--- Record extracts ---
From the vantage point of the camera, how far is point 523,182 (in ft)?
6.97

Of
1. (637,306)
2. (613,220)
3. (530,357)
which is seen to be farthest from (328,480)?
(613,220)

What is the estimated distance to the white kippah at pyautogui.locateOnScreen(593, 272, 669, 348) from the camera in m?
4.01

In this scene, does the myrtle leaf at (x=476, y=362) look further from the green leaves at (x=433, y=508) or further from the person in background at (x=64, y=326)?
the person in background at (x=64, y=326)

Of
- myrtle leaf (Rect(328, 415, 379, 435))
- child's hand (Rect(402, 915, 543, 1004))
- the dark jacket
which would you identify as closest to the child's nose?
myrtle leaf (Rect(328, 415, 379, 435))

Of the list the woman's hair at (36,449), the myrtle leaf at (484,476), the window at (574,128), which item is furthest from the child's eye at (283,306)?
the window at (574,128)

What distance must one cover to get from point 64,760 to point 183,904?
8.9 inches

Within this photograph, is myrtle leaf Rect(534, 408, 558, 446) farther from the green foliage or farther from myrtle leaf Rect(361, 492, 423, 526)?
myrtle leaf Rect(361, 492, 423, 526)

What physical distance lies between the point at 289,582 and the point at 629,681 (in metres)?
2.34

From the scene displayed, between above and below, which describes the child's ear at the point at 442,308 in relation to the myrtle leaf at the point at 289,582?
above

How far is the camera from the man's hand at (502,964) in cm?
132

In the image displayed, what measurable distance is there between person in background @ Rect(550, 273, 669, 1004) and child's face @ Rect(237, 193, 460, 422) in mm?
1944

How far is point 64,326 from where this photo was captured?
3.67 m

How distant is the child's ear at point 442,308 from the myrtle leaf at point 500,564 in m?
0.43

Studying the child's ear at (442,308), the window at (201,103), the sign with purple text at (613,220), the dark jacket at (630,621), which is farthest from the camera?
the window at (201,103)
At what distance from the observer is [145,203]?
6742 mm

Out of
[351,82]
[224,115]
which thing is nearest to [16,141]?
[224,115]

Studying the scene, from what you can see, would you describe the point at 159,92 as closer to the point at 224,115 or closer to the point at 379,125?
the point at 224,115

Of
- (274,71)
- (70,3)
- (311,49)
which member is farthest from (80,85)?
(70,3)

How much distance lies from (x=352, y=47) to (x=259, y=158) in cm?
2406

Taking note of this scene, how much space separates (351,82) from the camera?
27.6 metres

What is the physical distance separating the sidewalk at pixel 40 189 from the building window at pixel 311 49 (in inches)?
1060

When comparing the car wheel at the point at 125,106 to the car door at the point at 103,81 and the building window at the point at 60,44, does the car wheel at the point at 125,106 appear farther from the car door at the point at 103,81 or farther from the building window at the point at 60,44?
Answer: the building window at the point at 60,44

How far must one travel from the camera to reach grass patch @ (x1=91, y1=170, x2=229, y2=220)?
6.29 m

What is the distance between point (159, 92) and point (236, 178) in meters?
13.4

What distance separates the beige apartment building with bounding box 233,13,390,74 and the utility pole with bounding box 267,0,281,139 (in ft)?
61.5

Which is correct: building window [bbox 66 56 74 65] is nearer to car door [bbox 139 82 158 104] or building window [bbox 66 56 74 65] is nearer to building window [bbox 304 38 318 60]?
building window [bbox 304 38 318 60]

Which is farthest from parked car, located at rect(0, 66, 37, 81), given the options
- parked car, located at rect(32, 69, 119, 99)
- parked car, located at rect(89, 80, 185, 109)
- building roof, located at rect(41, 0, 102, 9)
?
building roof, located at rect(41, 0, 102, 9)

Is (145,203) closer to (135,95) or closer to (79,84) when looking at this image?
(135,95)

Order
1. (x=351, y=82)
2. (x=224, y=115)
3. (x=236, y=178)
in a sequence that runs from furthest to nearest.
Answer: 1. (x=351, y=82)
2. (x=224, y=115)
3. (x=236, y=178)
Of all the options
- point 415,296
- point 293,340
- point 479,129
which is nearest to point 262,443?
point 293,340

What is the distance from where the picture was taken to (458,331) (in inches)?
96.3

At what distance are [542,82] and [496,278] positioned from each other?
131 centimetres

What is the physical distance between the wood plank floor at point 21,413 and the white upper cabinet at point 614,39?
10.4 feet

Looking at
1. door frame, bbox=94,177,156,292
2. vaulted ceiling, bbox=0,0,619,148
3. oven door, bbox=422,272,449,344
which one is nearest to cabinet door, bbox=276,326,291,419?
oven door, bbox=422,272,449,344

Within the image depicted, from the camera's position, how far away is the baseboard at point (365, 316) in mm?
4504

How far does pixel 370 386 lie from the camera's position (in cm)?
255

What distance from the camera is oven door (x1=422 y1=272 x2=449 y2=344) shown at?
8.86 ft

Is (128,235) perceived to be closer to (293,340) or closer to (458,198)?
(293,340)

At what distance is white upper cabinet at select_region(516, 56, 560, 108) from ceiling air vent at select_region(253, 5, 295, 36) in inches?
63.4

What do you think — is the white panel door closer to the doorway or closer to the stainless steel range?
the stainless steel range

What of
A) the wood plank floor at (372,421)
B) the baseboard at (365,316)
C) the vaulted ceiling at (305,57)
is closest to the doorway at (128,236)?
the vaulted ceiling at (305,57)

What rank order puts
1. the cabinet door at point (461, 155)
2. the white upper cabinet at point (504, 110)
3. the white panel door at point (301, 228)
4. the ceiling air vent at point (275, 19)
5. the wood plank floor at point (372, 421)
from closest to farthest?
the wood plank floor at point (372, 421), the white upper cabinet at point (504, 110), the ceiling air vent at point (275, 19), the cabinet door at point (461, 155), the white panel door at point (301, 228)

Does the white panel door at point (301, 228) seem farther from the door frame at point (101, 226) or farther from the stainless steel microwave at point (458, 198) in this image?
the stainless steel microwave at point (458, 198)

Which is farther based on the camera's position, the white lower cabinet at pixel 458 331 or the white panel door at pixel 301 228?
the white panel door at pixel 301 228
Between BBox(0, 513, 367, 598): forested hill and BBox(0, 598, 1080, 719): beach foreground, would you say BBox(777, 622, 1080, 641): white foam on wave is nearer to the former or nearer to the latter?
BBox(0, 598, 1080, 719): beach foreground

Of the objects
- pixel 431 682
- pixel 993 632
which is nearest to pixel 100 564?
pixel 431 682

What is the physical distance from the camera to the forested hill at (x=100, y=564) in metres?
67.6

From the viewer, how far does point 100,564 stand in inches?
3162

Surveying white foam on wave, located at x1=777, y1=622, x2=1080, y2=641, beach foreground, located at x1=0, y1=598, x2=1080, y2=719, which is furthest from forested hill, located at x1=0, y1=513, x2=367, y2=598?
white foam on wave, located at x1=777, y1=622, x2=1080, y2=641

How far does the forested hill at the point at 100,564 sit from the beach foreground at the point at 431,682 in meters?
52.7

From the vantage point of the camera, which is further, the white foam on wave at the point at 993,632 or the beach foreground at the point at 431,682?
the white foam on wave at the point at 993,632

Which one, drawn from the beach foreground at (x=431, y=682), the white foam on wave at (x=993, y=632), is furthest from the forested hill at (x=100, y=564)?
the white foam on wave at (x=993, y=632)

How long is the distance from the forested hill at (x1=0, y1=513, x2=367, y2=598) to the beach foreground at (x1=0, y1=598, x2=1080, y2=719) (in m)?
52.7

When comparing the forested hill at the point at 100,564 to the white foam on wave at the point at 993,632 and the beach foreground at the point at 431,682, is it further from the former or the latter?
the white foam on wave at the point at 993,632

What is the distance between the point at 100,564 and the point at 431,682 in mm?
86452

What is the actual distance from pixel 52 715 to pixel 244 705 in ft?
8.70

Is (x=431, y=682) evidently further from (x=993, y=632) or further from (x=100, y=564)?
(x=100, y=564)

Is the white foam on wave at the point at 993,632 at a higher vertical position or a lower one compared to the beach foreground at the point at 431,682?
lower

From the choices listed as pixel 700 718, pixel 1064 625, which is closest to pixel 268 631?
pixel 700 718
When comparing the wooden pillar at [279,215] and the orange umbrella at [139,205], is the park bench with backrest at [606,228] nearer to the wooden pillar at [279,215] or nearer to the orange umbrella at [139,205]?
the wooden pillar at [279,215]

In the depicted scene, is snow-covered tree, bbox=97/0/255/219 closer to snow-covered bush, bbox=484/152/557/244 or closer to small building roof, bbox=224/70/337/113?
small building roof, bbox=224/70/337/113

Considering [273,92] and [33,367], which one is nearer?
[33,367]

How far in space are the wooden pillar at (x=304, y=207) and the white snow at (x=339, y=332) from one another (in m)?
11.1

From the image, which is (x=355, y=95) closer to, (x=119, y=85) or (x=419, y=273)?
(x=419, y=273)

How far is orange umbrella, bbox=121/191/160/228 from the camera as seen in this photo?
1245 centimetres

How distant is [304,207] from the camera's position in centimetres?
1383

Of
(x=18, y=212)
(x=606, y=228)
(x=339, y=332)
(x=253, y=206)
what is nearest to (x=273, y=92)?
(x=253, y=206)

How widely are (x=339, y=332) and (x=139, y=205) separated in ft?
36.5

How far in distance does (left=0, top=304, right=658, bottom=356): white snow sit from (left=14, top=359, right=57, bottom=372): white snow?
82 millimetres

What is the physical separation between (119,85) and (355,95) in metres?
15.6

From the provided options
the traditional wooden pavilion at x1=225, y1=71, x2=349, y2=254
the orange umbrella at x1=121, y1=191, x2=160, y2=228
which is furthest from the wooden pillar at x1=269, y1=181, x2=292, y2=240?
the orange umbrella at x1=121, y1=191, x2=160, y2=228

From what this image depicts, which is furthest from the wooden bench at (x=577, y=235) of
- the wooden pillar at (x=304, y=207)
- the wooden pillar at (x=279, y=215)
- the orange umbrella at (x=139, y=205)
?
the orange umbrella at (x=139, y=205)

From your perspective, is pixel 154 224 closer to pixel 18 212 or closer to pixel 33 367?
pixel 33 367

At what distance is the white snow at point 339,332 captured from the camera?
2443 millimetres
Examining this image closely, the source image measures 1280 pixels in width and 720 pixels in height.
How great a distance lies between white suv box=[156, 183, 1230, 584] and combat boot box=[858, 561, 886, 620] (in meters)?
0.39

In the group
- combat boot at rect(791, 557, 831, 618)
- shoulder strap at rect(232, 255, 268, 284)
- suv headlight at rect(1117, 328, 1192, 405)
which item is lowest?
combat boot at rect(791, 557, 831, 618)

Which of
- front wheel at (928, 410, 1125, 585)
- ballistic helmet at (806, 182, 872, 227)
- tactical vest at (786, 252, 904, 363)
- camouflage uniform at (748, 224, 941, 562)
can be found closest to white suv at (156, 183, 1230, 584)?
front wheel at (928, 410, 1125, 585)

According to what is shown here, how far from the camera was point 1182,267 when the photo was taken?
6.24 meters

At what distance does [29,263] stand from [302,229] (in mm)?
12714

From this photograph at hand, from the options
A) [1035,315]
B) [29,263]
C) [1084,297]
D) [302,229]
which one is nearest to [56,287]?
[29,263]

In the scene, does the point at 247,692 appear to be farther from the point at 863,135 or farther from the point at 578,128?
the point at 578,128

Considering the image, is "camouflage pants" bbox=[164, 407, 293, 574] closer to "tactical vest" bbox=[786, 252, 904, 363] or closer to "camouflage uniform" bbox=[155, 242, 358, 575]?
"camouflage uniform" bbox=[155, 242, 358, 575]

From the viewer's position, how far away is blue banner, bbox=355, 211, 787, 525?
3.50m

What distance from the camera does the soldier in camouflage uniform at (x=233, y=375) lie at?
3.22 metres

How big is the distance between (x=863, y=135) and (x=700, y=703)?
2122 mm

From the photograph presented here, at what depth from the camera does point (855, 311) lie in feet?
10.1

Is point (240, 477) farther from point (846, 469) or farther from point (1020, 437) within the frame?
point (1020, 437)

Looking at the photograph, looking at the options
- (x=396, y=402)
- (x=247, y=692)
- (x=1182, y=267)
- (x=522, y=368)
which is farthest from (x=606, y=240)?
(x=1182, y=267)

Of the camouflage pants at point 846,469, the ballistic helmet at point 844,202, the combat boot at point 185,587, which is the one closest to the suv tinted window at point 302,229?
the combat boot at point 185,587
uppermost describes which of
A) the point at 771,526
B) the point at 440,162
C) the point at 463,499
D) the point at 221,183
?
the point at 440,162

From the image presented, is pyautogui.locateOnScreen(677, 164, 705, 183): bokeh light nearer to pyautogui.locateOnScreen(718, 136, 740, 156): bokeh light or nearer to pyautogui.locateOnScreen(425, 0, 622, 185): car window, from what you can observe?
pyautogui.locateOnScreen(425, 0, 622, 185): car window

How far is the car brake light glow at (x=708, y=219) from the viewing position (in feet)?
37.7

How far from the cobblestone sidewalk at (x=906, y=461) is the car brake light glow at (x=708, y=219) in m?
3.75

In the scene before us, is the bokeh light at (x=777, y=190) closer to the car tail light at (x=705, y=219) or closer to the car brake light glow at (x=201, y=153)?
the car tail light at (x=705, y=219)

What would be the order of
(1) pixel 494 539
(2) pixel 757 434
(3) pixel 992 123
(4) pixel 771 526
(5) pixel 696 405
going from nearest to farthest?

--- Required task ---
Reproduce exactly the line that holds "What distance from the camera does", then every line after it, ending with the final line of the records above.

--- Exercise answer ---
What distance from the camera does the soldier in camouflage uniform at (x=233, y=375) lie at?
3.22 metres

How big is the distance between (x=863, y=135) and (x=700, y=703)?
2122 mm

From the photograph presented here, at what depth from the camera does point (855, 311) lie in feet?
10.1

Is point (240, 477) farther from point (846, 469) or farther from point (1020, 437) within the frame?
point (1020, 437)

Looking at the photograph, looking at the options
- (x=396, y=402)
- (x=247, y=692)
- (x=1182, y=267)
- (x=522, y=368)
which is farthest from (x=606, y=240)?
(x=1182, y=267)

Of the camouflage pants at point 846,469, the ballistic helmet at point 844,202, the combat boot at point 185,587, which is the one closest to the suv tinted window at point 302,229?
the combat boot at point 185,587
uppermost describes which of
A) the point at 771,526
B) the point at 440,162
C) the point at 463,499
D) the point at 221,183
?
the point at 440,162

From the image presented, is pyautogui.locateOnScreen(677, 164, 705, 183): bokeh light nearer to pyautogui.locateOnScreen(718, 136, 740, 156): bokeh light or nearer to pyautogui.locateOnScreen(425, 0, 622, 185): car window, from what you can observe?
pyautogui.locateOnScreen(425, 0, 622, 185): car window

How far is the car brake light glow at (x=708, y=219) from the viewing position (in feet)?
37.7

How far from the cobblestone sidewalk at (x=906, y=461) is the car brake light glow at (x=708, y=219) in m?
3.75

In the scene before us, is the bokeh light at (x=777, y=190) closer to the car tail light at (x=705, y=219) or closer to the car brake light glow at (x=201, y=153)?
the car tail light at (x=705, y=219)

What would be the order of
(1) pixel 494 539
(2) pixel 757 434
(3) pixel 992 123
(4) pixel 771 526
(5) pixel 696 405
going from nearest to farthest?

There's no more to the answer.